Krankenkasse wechseln

Innerhalb der gesetzlichen Krankenversicherung (GKV) kann man unter Einhaltung der Kündigungsfrist problemlos seine Krankenversicherung wechseln. Ein Wechsel zu einer privaten Krankenversicherung (PKV) ist unter bestimmten Voraussetzungen möglich. Der Wechsel von einer privaten zur gesetzlichen Krankenversicherung ist ebenfalls möglich, jedoch  an mehrere Bedingungen geknüpft. Hier erfahren Sie, was Sie beim Wechsel Ihrer Krankenversicherung beachten müssen.

Warum die Krankenkasse wechseln?

Alle Krankenkassen müssen bestimmte Richtlinien zur Versorgung erfüllen. Das bedeutet, dass ein Mindeststandard an medizinischer Versorgung eingehalten und entsprechende Leistungen erbracht werden müssen.

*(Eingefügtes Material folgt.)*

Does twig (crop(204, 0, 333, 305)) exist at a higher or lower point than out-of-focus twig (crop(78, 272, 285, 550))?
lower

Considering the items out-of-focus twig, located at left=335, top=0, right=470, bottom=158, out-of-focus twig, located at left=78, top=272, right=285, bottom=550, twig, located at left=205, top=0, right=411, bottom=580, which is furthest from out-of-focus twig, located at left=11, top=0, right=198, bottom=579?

Grundlegend kann man von jeder Krankenkasse die gleichen Leistungen erwarten.

Leistungen unterscheiden sich

Krankenkasse wechselnViele Krankenkassen bieten Zusatzleistungen an und übernehmen beispielsweise für bestimmte Leistungen mehr Kosten, als der Gesetzgeber es vorschreibt. Wer auf eine Sehhilfe angewiesen ist, ist zum Beispiel bei einer Krankenversicherung gut aufgehoben, die höhere Zuschüsse für Sehhilfen leistet als den Mindestbetrag.

Die Leistungen der verschiedenen Krankenkassen unterscheiden sich. Und wie bei allen anderen Versicherungen, verändern sich die Leistungen der Krankenversicherer mit der Zeit. Da kann es nicht schaden, regelmäßig einen Krankenkassenvergleich durchzuführen, um zu einem Anbieter mit besserem Leistungsumfang zu wechseln.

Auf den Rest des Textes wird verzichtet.